WHAT YOU NEED TO DO = Please write out each entry that follows, keeping it exactly the same.

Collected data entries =
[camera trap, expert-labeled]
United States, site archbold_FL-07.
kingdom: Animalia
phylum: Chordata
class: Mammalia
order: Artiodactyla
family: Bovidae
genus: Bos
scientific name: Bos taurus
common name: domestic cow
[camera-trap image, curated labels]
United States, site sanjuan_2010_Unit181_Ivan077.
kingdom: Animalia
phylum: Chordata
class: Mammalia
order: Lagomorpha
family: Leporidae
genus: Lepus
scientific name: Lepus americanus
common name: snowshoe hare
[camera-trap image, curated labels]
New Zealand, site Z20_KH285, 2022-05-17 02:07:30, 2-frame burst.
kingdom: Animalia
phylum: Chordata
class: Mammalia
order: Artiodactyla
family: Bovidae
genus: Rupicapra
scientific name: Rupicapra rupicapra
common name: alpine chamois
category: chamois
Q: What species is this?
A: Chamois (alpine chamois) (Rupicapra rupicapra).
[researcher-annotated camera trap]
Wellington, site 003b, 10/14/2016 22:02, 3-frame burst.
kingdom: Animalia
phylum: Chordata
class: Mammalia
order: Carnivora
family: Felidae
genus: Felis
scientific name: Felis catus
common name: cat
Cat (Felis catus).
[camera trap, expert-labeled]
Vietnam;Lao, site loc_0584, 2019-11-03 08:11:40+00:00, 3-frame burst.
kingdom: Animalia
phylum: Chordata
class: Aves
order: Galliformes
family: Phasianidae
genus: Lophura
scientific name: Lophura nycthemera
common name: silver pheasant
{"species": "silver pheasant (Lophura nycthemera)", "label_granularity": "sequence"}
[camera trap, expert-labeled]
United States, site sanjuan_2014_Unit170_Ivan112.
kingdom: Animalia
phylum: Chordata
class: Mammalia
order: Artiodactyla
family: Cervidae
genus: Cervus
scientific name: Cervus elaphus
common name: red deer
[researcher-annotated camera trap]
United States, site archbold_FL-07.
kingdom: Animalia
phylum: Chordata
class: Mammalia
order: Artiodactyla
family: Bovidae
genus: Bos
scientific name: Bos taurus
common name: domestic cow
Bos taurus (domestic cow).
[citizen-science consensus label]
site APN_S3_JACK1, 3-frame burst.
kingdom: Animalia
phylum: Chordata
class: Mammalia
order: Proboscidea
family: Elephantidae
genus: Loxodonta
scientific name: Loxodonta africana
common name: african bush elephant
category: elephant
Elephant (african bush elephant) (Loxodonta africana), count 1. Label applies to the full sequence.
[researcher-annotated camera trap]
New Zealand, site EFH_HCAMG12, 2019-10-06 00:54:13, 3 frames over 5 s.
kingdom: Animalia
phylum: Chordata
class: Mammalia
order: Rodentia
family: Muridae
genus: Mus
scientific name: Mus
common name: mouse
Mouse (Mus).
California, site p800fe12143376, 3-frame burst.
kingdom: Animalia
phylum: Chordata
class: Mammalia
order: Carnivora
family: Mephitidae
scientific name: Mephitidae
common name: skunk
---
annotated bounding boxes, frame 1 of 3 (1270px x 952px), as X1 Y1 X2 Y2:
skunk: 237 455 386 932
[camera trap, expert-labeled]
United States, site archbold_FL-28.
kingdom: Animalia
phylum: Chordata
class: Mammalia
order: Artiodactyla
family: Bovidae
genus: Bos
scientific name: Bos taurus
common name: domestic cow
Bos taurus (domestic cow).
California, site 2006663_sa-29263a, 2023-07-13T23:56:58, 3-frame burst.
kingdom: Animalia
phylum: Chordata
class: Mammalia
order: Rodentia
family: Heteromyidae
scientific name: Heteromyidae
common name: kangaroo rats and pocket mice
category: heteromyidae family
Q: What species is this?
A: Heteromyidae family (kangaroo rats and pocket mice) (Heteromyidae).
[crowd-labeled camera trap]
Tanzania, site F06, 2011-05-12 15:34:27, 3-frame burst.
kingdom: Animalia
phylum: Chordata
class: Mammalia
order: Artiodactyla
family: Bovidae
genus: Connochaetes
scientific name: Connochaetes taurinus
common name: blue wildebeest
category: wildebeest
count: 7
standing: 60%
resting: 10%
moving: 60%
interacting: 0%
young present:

REPLY =
[camera trap, expert-labeled]
United States, site archbold_FL-07.
kingdom: Animalia
phylum: Chordata
class: Mammalia
order: Artiodactyla
family: Bovidae
genus: Bos
scientific name: Bos taurus
common name: domestic cow
[camera-trap image, curated labels]
United States, site sanjuan_2010_Unit181_Ivan077.
kingdom: Animalia
phylum: Chordata
class: Mammalia
order: Lagomorpha
family: Leporidae
genus: Lepus
scientific name: Lepus americanus
common name: snowshoe hare
[camera-trap image, curated labels]
New Zealand, site Z20_KH285, 2022-05-17 02:07:30, 2-frame burst.
kingdom: Animalia
phylum: Chordata
class: Mammalia
order: Artiodactyla
family: Bovidae
genus: Rupicapra
scientific name: Rupicapra rupicapra
common name: alpine chamois
category: chamois
Q: What species is this?
A: Chamois (alpine chamois) (Rupicapra rupicapra).
[researcher-annotated camera trap]
Wellington, site 003b, 10/14/2016 22:02, 3-frame burst.
kingdom: Animalia
phylum: Chordata
class: Mammalia
order: Carnivora
family: Felidae
genus: Felis
scientific name: Felis catus
common name: cat
Cat (Felis catus).
[camera trap, expert-labeled]
Vietnam;Lao, site loc_0584, 2019-11-03 08:11:40+00:00, 3-frame burst.
kingdom: Animalia
phylum: Chordata
class: Aves
order: Galliformes
family: Phasianidae
genus: Lophura
scientific name: Lophura nycthemera
common name: silver pheasant
{"species": "silver pheasant (Lophura nycthemera)", "label_granularity": "sequence"}
[camera trap, expert-labeled]
United States, site sanjuan_2014_Unit170_Ivan112.
kingdom: Animalia
phylum: Chordata
class: Mammalia
order: Artiodactyla
family: Cervidae
genus: Cervus
scientific name: Cervus elaphus
common name: red deer
[researcher-annotated camera trap]
United States, site archbold_FL-07.
kingdom: Animalia
phylum: Chordata
class: Mammalia
order: Artiodactyla
family: Bovidae
genus: Bos
scientific name: Bos taurus
common name: domestic cow
Bos taurus (domestic cow).
[citizen-science consensus label]
site APN_S3_JACK1, 3-frame burst.
kingdom: Animalia
phylum: Chordata
class: Mammalia
order: Proboscidea
family: Elephantidae
genus: Loxodonta
scientific name: Loxodonta africana
common name: african bush elephant
category: elephant
Elephant (african bush elephant) (Loxodonta africana), count 1. Label applies to the full sequence.
[researcher-annotated camera trap]
New Zealand, site EFH_HCAMG12, 2019-10-06 00:54:13, 3 frames over 5 s.
kingdom: Animalia
phylum: Chordata
class: Mammalia
order: Rodentia
family: Muridae
genus: Mus
scientific name: Mus
common name: mouse
Mouse (Mus).
California, site p800fe12143376, 3-frame burst.
kingdom: Animalia
phylum: Chordata
class: Mammalia
order: Carnivora
family: Mephitidae
scientific name: Mephitidae
common name: skunk
---
annotated bounding boxes, frame 1 of 3 (1270px x 952px), as X1 Y1 X2 Y2:
skunk: 237 455 386 932
[camera trap, expert-labeled]
United States, site archbold_FL-28.
kingdom: Animalia
phylum: Chordata
class: Mammalia
order: Artiodactyla
family: Bovidae
genus: Bos
scientific name: Bos taurus
common name: domestic cow
Bos taurus (domestic cow).
California, site 2006663_sa-29263a, 2023-07-13T23:56:58, 3-frame burst.
kingdom: Animalia
phylum: Chordata
class: Mammalia
order: Rodentia
family: Heteromyidae
scientific name: Heteromyidae
common name: kangaroo rats and pocket mice
category: heteromyidae family
Q: What species is this?
A: Heteromyidae family (kangaroo rats and pocket mice) (Heteromyidae).
[crowd-labeled camera trap]
Tanzania, site F06, 2011-05-12 15:34:27, 3-frame burst.
kingdom: Animalia
phylum: Chordata
class: Mammalia
order: Artiodactyla
family: Bovidae
genus: Connochaetes
scientific name: Connochaetes taurinus
common name: blue wildebeest
category: wildebeest
count: 7
standing: 60%
resting: 10%
moving: 60%
interacting: 0%
young present:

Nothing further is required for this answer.